→ WHAT YOU WILL DO:
**a.** In the thread on flaring bettas, shorten the paragraph beginning "I know someone made a contest thread" to a single sentence that keeps its main facts.
**b.** Transcribe everything from "## Hadoken Kitty" down to "Here is Chance." in the thread on flaring bettas.

→ GIVEN PASSAGE:
══════════════════════════════

# Vicious fishies



## Skyewillow (Dec 28, 2012)

I know someone made a contest thread for flaring pictures, but I just love to see bettas flare! So feel free to post your little guys and gals showing off their attitude!!

I'll start:
Here's Hu
















(yes, my desk is a mess!! lol ignore my wallet and wire trees)

As soon as I get clear ones of Skerries, and hopefully one of Mushu, I'll post them!


----------



## Syriiven (Aug 15, 2012)

D= I wanna show a pic of Erankius flaring!! Soon as I get things done tongiht xD

Hu's got a nice flare on him <3


----------



## Skyewillow (Dec 28, 2012)

HUUURRYYYYYY!!!

And yea, it was only next to impossible to get him to do it and catch it. I had to use the hard drive mirror Mikel made for me to catch him! BWAHAHA! I'm tricky ;-)


----------



## Hadoken Kitty (Jan 24, 2013)

No matter how many pictures I take of my boy, this one still ends up being my favorite flare one:


----------



## madmonahan (Aug 26, 2012)

Here is Chance. 

View attachment 76064


----------



## Skyewillow (Dec 28, 2012)

they look pretty ferocious to me!


----------



## madmonahan (Aug 26, 2012)

Yeah, I think I saw him blowing bubbles in anger. ;-)


----------



## Skyewillow (Dec 28, 2012)

Grr! FEAR ME!


----------



## madmonahan (Aug 26, 2012)

I have alot of betta flaring photos. 

View attachment 76070


----------



## repru04 (Jan 23, 2012)

Ohh, that looks intimidating!


----------



## Syriiven (Aug 15, 2012)

Eranikus' pics didnt turn out well enough, but I got a GREAT one of Acheron!!

══════════════════════════════

→ RAW DATA:
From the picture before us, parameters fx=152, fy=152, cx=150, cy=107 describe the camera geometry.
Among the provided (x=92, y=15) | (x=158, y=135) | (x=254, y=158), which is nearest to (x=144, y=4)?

══════════════════════════════

→ RESPONSES FOR EACH TASK:
**a.** A contest thread for flaring pictures already exists, but the poster loves seeing bettas flare and invites others to post their males and females showing off their attitude.

**b.**
## Hadoken Kitty (Jan 24, 2013)

No matter how many pictures I take of my boy, this one still ends up being my favorite flare one:


----------



## madmonahan (Aug 26, 2012)

Here is Chance.